### [Document segment]
»»
I currently practice storytelling and poetry, learning and teaching together, creating workshops, spaces, or other little temples for us to play together, figure out what the pronouns we and us can mean and do, making dreams come material. I organize with organizations here and abroad. I'm in so-called Roslindale ancestral lands of the Massachusetts, Patuxet, Wampanoag, many, many more peoples, and these waterways that were filled in to create the land here are full of long lineages of queer and trans, Black, Indigenous, and other peoples of color, other solidarity-unified peoples who have come to build worlds amidst tremendous violence. Some of those names that I join in lineage with now are The Theater Offensive; Chinatown Pao Arts Center; Liyang Network, a local to global organizing in Philippine diaspora empowering Sabokahan, the Unity of Lumad Women back home in the Philippines, Ma-Yi, Las Islas, Lusong.

With my college bestie, Sarah Shin, we co-founded Asian American Theater Artists of Boston (AATAB) and since then, largely through her incredible leadership, Sarah and AATAB as a community has grown to be a producer of work, a convener for difficult conversations, a place for people to articulate back to the people who control what stories get to the stage in Boston. And that has been a joint build with peoples including and not limited to CHUANG Stage, HowlRound Theatre Commons, Pao Arts Center, and Asian American Resource Workshop. We had a vigil for the Asian women and peoples who were slain in the massacre in Atlanta in spring of 2021. On that activation by Asian Coalition MA, all youth, Asian, Black, and brown-led organizing with support from some of these partners, we had a march that convened in Dorchester first, began with grounding, began with breath and poetry. That's how I was called into this space, and it began with agreements and decisions to commit to one another for this time together.

And then we marched, and we flew and hung a banner on a bridge crossing the interstate into Chinatown, knowing that that very paving of the highway into Chinatown was part of the histories of violence against the communities who have built migrant home here. The youth, Jenny, led us on an incredible tour of Chinatown, speaking of each phase of displacement, of how Tufts bought up the land and then we arrived through that people's history, knowing each parcel, knowing what ground we were walking on at the Chinatown gate where we yelled, where we created an altar, where we burned incense, where we had lion dance, where we heard gongs and symbols and drums and we heard each other. We heard and felt and grieved and moaned with one another.

That's one of the amazing things we create when we get really inventive around what the concept of an action or the intention behind an action can be; that a protest can be a lunch, a potluck. A protest can be a prayer circle, can be a mass public altar. Protests can be this dance, this music, and has been for so long, and we don't learn this out of nowhere. We learn from tradition of course and build on at our own. That's a piece of the work that I feel very proud of.

Yura Sapi: Absolutely. It reminds me of these themes that are coming up, living the liberated future we dream for in day-to-day life. There are ways in which we do that and we are able. We can be manifesting the futures we wish to see by living them today and every moment can be an opportunity to do that, to reflect within us and our actions and decisions, what we wish to see for the rest of the world.
««
### [Short task 1]
List every form the interview excerpt says a protest can take.
The interview excerpt and the entries have no connection to each other.

### [Supplied information]
»»
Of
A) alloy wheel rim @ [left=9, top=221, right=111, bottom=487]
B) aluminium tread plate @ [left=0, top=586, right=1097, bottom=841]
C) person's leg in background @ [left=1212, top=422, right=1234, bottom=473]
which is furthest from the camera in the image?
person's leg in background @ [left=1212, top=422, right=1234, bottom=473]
««
### [Short task 2]
Transcribe the entry in Block 1 line for line.

### [Task result 1]
a lunch, a potluck, a prayer circle, a mass public altar, dance, music

### [Task result 2]
Of
A) alloy wheel rim @ [left=9, top=221, right=111, bottom=487]
B) aluminium tread plate @ [left=0, top=586, right=1097, bottom=841]
C) person's leg in background @ [left=1212, top=422, right=1234, bottom=473]
which is furthest from the camera in the image?
person's leg in background @ [left=1212, top=422, right=1234, bottom=473]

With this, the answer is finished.